Findings The Revised Oversight Program (ROP) significance determination process (SDP) was not used to determine the safety significance of this issue because improper licensee performance did not contribute to steam generator tube degradation. As a consequence no color was assigned to this issue. A risk assessment was performed, however, to determine the increase in core damage frequency (CDF) and large early release frequency (LERF) caused by the degraded tubes.

There were no actual consequences caused by the degraded steam generator tubes because no tubes failed. If a main steam line or feedwater line failed (MSLB/FLWB)
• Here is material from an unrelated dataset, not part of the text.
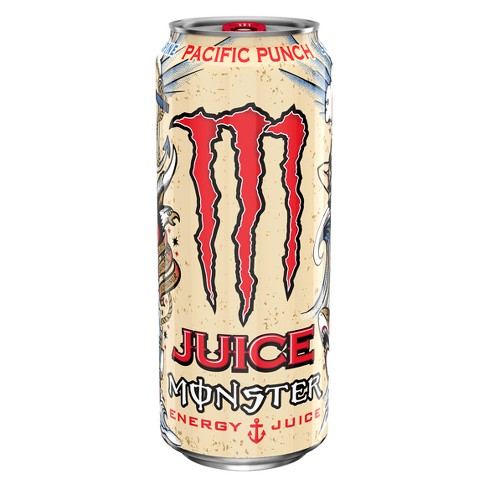 Monster Pacific Punch Energy Drink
however, one of the steam generator tubes was degraded sufficiently that the pressure transient caused by an MSLB/FWLB could have induced a rupture. The licensees risk assessment assumed the steam generator remained vulnerable to this type of tube failure for an entire year even though the licensee's best estimate for the tube separation was approximately 6 months before it was discovered. Based on this assumption the licensee calculated the change in CDF to be approximately 1E-5/year.

The change in LERF was approximately equivalent to the change in CDF. The increase in CDF is approximately equivalent to the normal risk associated with operating the plant at full power for 3 months. The increase in LERF is approximately equivalent to the normal risk of operating the plant for 5 years. The NRC conducted an independent risk assessment which confirmed the licensees results.

4OA6 Meetings

.1 Exit Meeting Summary On November 29, 2001, the special inspection team presented their inspection results to Mr. and other members of the licensees staff. During the inspection, the team reviewed one proprietary vendor study which was returned to the licensee. The team verified that the inspection report does not contain proprietary information.

ATTACHMENT Chronology of Events 1986 During a refueling outage steam generator eddy current inspection, an indication of Inner Diameter Intergranular Attack (ID-IGA) was identified above the fifth tube support plate in the tube span area. As a consequence, tube B66-130 was plugged with an alloy-600 mechanical rolled plug in the hot-leg and a ribbed alloy-600 plug in the cold-leg.

1997 Because the industry experienced primary water stress corrosion cracking (PWSCC) of alloy-600 steam generator tube plugs, the licensee replaced tube B66-130's alloy-600 hot-leg tube plug with a mechanical rolled plug made of alloy-690; an alloy more resistant to degradation.

1999 The in-service tubes surrounding plugged tube B66-130 was examined by eddy current during a refueling outage. No indications of wear were observed.

2001 On October 20th, during performance of refueling outage steam generator eddy current inspections, the licensee identified four tubes in the B once-through steam generator (OTSG), which exhibited signs of outside diameter (OD) wear. These tubes were B67-130, B66-131, B65-129 and B65-130. The maximum depth of tube wear observed in the four active tubes was estimated by eddy current examination to range from 37% to 92% through-wall. The overall length of the wear scars on the four tubes ranged from approximately 2.8 inches to 8.3 inches.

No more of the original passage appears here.